DE COLOR NEGRO ( II Parte)

Cerró la puerta de la calle asegurándose que quedaba bien trancada y bajó calle abajo hasta el camino que llevaba al puente. Debajo de la casa del tejado del tío Mauricio, se apilaban aquél grupo de compañeros intentando quitarse el frío de la noche arrimados  unos a otros mientras golpeaban con los pies el suelo, intentando evitar de éste modo que se les quedaran helados. Julián, apuraba el cigarrillo calada tras calada como si se le fuera la vida en ello. " A ver si dejas de fumar" -le dijo el "grupas"- "¡cómo sigas así no vas a durar mucho!". " A ver si tú te crees que vas a durar más que yo -le contestó-. Eso que chupas ahí abajo todos los días a lo mejor te crees que es mantequilla". "Eso si no acabamos debajo -dijo Andrés-. "Ayer no me gustó nada el ruido que venía cuando martilleábamos".
Era el pan nuestro de cada día.
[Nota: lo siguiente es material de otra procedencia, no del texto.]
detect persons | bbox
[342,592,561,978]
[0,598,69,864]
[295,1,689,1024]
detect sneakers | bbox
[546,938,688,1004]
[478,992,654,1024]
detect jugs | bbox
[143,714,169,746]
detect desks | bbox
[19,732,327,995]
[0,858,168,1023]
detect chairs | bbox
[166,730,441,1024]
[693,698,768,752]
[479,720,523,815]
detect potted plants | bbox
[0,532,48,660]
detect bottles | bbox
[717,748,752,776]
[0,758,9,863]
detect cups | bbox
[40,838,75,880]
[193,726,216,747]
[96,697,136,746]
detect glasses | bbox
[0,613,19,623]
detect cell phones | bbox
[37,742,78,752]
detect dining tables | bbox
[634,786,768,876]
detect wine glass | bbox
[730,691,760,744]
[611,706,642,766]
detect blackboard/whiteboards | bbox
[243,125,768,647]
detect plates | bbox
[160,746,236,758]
De lunes a sábado. Descansaban el domingo y aquél día era bendito, no por la misa sino por el descanso. El resto de la semana esperaban a la camioneta que les subía al pozo en aquél mismo lugar todas las mañanas; el viejo Mauricio ya les había amenazado en alguna ocasión con tirarles el orinal con las aguas menores si no iban a otra parte. El viejo se les quejaba de que le despertaban todas las noches con sus tertulias mientras aguantaban la espera. En alguna ocasión hizo hecho de sus amenazas llegándose a librar por los pelos. Ahora la casa estaba vacía. Se le había llevado su única hija, que era maestra en la capital a regañadientes y a sus pesares, pues el hombre en su casa hacía y deshacía, aunque las rarezas habían llevado a quejarse de él algunas personas al alcalde del pueblo.
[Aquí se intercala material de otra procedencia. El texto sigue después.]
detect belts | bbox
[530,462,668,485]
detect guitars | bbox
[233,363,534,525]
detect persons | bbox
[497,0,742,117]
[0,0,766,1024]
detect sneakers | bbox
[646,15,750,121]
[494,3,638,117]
Cuando la camioneta llegó, se subieron a ella uno por uno dejándose caer sobre la misma, sintiendo en sus posaderas el frío de aquella base metálica. "Para, tú..., Matías, rediez... un día nos matas..." -la voz del "grupas" había sonado alta en el silencio de la madrugada. Matías, había reanudado la marcha de la camioneta sin darle apenas tiempo a que éste se acabara de subir a la misma. Jacinto, sonrió levemente mirando a su compañero. Perdió la mirada contemplando la estampa del pueblo que se perdía entre apenas escasas luces en la oscuridad de la noche. Pensó en la mina y el pozo, en aquél lugar oscuro y negro al cual tenía que volver a bajar para seguir llevando aquellas escasas pesetas a casa. "¡Qué cruel es la vida!" -pensó. Cazurro se puso su padre en que tenía que ir al tajo. ¡Cuánto le hubiera gustado haber marchado con aquél secretario a la ciudad, cuando se lo propuso! "Cazurro y bien cazurro" -volvió a pensar. "El muchacho se queda aquí porque yo lo digo y ya está" -había dicho con aquella voz rotunda y ronca. ¡Y quién era el valiente que le discutía nada! Pensó en Juanillo, aquél rapaz había llegado hacía apenas un mes. Del campo en su casa, al pozo. Allí estaba, esperándole, a la puerta de la boca de la mina para coger la jaula como todos los días. Jamás bajaba hasta que él no llegaba. "Buenos días, Jacinto" -le dice con aquella sonrisa infantil que aún queda en aquél cuerpo de chiquillo. La camioneta ha llegado ya y los compañeros se han ido bajando de la misma, apenas son cuerpos fantasmales en la oscuridad de la noche empujados pro una sirena que despierta el silencio, llamando al tajo. "Buenos días, Juanillo" -le contesta devolviéndole la sonrisa.